Une alliance menée par le Parti démocrate-chrétien se voit déjà faire et défaire la politique fédérale à coup de consensus tissés entre les deux extrêmes. Un exercice d’équilibrisme qui pourrait cependant vite lasser.

«Le Vatican, combien de divisions?» se gaussait Staline. À cette méchante question le Parti démocrate-chrétien, moins laminé qu’annoncé par les prophètes de sinistre augure et les mécréants de tout poil, mais quand même pas loin d’être submergé sous une vague verte, répond en raclant les fonds de tiroir.
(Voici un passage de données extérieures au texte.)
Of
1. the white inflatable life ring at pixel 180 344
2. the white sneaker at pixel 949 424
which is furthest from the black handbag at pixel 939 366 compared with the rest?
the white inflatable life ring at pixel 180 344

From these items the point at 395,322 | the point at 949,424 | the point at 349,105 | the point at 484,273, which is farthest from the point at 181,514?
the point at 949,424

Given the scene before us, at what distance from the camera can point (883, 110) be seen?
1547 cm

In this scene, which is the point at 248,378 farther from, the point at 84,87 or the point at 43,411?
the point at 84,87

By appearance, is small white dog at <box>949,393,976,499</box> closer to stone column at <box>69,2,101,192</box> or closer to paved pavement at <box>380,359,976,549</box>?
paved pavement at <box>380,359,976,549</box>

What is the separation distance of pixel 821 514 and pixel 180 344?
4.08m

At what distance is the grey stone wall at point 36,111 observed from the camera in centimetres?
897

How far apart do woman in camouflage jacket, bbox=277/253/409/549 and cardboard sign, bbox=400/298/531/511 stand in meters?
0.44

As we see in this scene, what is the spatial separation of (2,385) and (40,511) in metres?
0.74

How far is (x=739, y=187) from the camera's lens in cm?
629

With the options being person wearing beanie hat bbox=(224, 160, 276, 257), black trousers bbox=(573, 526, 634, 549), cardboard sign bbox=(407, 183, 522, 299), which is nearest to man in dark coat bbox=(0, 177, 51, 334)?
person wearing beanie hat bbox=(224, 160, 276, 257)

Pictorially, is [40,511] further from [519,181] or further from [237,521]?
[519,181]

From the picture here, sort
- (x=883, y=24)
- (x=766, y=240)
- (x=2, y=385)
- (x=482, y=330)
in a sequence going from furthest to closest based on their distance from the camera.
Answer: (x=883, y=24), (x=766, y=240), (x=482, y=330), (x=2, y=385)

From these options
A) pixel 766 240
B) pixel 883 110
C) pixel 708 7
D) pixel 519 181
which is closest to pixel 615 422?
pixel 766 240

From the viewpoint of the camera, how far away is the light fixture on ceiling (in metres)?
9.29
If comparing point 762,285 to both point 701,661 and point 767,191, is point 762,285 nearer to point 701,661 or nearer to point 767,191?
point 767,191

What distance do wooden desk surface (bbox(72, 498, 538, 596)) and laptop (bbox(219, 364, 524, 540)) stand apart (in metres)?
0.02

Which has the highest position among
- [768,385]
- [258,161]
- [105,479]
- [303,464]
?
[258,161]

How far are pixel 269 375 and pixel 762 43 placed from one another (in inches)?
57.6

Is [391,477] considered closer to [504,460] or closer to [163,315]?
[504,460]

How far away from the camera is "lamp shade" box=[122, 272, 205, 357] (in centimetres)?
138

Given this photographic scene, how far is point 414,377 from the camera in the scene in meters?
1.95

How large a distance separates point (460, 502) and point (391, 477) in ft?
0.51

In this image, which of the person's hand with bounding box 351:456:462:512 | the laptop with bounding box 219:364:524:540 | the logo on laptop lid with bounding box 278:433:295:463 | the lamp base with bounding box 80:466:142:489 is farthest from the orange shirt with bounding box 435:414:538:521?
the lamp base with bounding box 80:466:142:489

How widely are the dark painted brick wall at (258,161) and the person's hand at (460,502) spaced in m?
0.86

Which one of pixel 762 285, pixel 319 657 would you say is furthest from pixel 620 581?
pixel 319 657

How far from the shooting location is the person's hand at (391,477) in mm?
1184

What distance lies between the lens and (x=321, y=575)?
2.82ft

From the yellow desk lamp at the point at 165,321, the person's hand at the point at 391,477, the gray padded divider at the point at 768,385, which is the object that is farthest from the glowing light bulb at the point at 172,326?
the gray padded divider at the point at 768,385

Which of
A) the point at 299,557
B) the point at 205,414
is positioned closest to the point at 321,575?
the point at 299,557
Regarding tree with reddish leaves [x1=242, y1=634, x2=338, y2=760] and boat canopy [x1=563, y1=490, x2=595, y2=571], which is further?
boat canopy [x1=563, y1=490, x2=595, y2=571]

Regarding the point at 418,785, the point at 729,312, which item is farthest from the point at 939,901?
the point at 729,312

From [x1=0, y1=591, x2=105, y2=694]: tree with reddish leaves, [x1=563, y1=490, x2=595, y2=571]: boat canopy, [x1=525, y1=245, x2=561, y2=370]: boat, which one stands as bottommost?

En s’alliant avec les maigres troupes du parti évangélique (PEV) et du moribond PBD. Alléluia quand même une nouvelle église, plus proche certes de la chapelle que de la cathédrale, est née sous la Coupole: «Le groupe du centre».

Les grands prêtres du PDC veulent voir en tout cas monts et merveilles dans cet attelage et en attendent même des miracles, après ce qu’ils appellent carrément «une législature perdue». «Nous en avons assez des blocages de la gauche et de la droite, assez de la stagnation au lieu du progrès, assez de l’opposition au lieu de la collaboration», tonne ainsi le communiqué officiel du parti. Le centre donc agite ses petits poings, même s’il n’est pas sûr sur que les brutes de la droite dure et de la gauche sectaire en tremblent dans leurs brodequins d’extrémistes ainsi caricaturés.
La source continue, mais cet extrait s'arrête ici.